Chiffres et éthique: où en est l'expérimentation animale?
Une action contre cette pratique a lieu ce samedi à Fribourg, dans un contexte qui vise à optimiser l'expérimentation animale.
Chaque année, plus d'un demi-million d'animaux sont utilisés dans la recherche en Suisse. C'est quatre fois moins que dans les années 1980, mais ce chiffre reste inacceptable aux yeux des associations de défense des animaux, qui organisent ce samedi à Fribourg une grande mobilisation pour demander au gouvernement suisse de trouver des alternatives viables à l'expérimentation animale. Des discours de personnalités publiques et des stands d'information animeront la place Python. L'action sera ensuite marquée par une marche protestataire et un happening devant l'Université de Fribourg.
A Fribourg, l'université renferme des singes, des rongeurs, des musaraignes et même des poissons. Une quinzaine de primates, par exemple, sont utilisés dans le domaine des neurosciences, pour la recherche de traitements possibles de maladies telles que les accidents vasculaires cérébraux et les lésions de la moelle épinière, mais aussi pour le développement de prothèses visuelles et acoustiques.
Selon un rapport sur l'année 2022, la plupart des expériences impliquaient des "blessures légères ou de courte durée", comme des prises de sang répétées sur 24 heures. A l'autre bout du spectre, les interventions chirurgicales, les blessures prolongées voire des manipulations qui causent, in fine, la mort de l'animal sont classées au plus haut niveau de contrainte (7% à Fribourg en 2022).
Certains projets de recherche ont débouché sur des essais cliniques chez l'homme. D'autres ont été substitués. Par exemple, par le développement de modèles de culture cellulaire 3D pour diminuer les expériences sur les souris, qui restent les cobayes par excellence, en particulier pour la recherche sur le cancer et les maladies neurodégénératives.

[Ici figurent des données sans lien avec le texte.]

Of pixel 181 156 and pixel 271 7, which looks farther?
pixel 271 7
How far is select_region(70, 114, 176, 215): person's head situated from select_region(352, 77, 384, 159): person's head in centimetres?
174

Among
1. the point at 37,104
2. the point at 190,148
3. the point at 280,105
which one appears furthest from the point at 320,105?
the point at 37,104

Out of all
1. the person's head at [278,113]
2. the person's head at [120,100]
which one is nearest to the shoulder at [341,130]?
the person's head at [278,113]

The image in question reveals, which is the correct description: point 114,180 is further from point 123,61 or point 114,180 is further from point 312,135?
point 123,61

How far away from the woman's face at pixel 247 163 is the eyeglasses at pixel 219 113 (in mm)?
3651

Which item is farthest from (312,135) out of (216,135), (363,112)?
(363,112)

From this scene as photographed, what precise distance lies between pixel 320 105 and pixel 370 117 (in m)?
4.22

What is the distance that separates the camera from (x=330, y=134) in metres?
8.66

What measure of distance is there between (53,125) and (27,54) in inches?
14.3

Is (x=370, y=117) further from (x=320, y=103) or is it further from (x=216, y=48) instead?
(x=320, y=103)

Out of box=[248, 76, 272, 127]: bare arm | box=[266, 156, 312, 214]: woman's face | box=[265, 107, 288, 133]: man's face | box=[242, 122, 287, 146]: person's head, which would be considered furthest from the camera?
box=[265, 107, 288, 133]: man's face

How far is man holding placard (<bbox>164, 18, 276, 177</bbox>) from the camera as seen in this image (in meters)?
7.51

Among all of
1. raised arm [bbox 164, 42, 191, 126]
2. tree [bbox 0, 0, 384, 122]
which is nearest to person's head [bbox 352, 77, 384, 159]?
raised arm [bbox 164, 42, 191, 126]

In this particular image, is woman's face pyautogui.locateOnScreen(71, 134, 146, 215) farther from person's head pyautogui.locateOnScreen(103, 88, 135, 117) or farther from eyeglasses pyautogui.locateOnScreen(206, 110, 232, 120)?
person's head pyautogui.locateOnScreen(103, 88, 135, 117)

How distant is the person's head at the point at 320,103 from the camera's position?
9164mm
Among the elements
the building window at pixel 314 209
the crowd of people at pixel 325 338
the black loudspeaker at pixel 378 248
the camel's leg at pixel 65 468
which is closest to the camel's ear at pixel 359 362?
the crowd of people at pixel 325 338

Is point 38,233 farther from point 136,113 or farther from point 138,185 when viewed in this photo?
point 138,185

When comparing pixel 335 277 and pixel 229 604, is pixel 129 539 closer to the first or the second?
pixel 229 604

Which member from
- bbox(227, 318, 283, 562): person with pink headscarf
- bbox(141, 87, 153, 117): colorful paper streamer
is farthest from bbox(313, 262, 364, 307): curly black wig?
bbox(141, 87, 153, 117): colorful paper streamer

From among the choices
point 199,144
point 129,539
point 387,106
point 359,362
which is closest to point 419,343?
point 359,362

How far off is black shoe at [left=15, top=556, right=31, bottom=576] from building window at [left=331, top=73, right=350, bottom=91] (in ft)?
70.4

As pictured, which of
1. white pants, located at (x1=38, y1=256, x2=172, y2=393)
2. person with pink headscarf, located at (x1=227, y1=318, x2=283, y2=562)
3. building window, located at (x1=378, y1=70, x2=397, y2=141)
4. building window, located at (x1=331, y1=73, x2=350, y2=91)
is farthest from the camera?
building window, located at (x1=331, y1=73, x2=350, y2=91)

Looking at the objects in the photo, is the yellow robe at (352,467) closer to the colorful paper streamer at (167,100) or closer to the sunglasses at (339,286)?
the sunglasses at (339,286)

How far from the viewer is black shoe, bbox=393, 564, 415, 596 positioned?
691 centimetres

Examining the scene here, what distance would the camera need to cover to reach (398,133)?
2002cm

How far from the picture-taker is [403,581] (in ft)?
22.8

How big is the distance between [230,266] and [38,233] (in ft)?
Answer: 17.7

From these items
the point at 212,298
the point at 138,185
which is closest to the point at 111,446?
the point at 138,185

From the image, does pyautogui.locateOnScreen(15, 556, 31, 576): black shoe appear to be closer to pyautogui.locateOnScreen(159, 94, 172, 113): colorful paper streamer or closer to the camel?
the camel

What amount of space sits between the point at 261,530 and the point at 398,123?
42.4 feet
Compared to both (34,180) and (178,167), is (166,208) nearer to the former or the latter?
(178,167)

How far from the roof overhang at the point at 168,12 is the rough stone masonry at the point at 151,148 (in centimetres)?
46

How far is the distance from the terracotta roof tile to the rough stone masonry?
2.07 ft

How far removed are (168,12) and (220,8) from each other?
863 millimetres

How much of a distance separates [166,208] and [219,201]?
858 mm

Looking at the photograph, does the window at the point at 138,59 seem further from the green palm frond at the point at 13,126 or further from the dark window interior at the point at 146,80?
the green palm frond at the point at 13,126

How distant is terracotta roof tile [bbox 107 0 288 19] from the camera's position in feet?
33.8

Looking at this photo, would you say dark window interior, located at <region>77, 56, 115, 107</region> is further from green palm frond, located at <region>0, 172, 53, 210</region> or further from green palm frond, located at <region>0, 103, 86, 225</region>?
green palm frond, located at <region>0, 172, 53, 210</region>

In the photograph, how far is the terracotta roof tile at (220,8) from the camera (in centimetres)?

Pour la Ligue Suisse contre l'expérimentation animale et pour les droits des animaux (LSCV), la sortie progressive de l'expérimentation animale dépend du développement de ce type de démarche alternative. "Selon des estimations, si ces méthodes étaient pleinement appliquées, elles pourraient remplacer jusqu'à 80% des expériences menées aujourd'hui", souligne Athénaïs Python, membre de l'organisation. Selon elle, davantage de moyens financiers et un changement de culture complèteraient cette transition.
Vers une diminution
La loi suisse sur la protection des animaux se veut particulièrement stricte. Les chercheurs sont tenus de limiter au maximum le recours aux expérimentations, qui ne sont admises que s'il n'existe pas d'autre moyen. Leurs demandes d'autorisation sont systématiquement soumises à une commission cantonale et à la Confédération. Le principe éthique des 3R (pour replace, reduce, refine) guide les pratiques.
La Confédération a également lancé en 2021 un programme de recherche qui encourage l'innovation sans le recours aux animaux. Doté de 20 millions de francs, il s'étend sur une durée de cinq ans. Un plan qui ne convainc pas la LSCV. "L'innovation dans le domaine des 3R n'entraîne pas une diminution globale des expériences sur les animaux, les plus contraignantes sont même en augmentation."

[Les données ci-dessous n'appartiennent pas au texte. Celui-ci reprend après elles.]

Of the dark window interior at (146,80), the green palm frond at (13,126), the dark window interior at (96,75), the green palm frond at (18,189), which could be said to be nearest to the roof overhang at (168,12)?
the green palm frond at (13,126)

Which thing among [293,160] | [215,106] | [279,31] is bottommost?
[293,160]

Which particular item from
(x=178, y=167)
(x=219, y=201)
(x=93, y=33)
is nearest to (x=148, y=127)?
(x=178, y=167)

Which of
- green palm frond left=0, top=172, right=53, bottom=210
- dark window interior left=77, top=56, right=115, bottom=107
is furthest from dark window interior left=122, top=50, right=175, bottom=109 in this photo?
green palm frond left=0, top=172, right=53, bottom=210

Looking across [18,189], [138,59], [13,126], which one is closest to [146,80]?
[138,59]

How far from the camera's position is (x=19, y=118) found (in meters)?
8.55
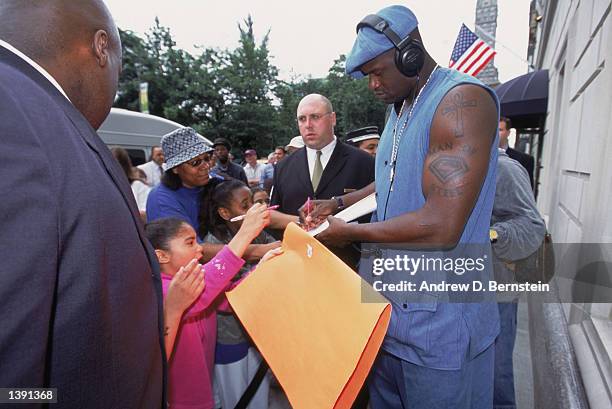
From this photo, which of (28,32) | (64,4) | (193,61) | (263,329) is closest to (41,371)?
(28,32)

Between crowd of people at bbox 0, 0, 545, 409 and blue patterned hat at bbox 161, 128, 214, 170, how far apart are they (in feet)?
0.05

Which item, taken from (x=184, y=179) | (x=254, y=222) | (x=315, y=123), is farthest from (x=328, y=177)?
(x=254, y=222)

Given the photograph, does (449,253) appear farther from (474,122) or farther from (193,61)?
(193,61)

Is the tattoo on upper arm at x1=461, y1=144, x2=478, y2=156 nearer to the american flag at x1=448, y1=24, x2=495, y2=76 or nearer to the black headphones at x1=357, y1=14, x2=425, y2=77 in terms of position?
the black headphones at x1=357, y1=14, x2=425, y2=77

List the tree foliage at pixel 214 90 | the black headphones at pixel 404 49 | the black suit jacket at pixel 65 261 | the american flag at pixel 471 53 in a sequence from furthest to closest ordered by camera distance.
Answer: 1. the tree foliage at pixel 214 90
2. the american flag at pixel 471 53
3. the black headphones at pixel 404 49
4. the black suit jacket at pixel 65 261

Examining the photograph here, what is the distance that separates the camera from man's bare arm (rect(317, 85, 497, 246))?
133 centimetres

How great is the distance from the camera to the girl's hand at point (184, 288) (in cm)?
171

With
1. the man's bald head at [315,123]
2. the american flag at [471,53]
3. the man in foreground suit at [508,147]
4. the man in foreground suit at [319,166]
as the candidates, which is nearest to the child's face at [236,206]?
the man in foreground suit at [319,166]

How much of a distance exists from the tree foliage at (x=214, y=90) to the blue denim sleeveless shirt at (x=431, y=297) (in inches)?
1228

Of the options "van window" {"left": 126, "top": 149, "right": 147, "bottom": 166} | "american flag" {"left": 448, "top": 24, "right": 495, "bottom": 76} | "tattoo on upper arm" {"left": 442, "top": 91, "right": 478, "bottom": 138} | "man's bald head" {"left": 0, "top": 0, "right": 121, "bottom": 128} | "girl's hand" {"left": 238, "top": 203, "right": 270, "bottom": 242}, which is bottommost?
"girl's hand" {"left": 238, "top": 203, "right": 270, "bottom": 242}

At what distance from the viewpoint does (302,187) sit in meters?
3.51

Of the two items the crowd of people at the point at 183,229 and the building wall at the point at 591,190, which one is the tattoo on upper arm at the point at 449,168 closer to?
the crowd of people at the point at 183,229

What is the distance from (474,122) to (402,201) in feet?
1.32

Marius Widmer, porte-parole de l'Université de Fribourg, rappelle que les tests sur les bêtes sont les standards exigés pour la recherche fondamentale, les vaccins et les médicaments. Interdire totalement ces gestes aurait non seulement un effet néfaste sur la santé humaine, mais cela risquerait en plus de les délocaliser à l'étranger, dans des pays moins soucieux du bien-être animal.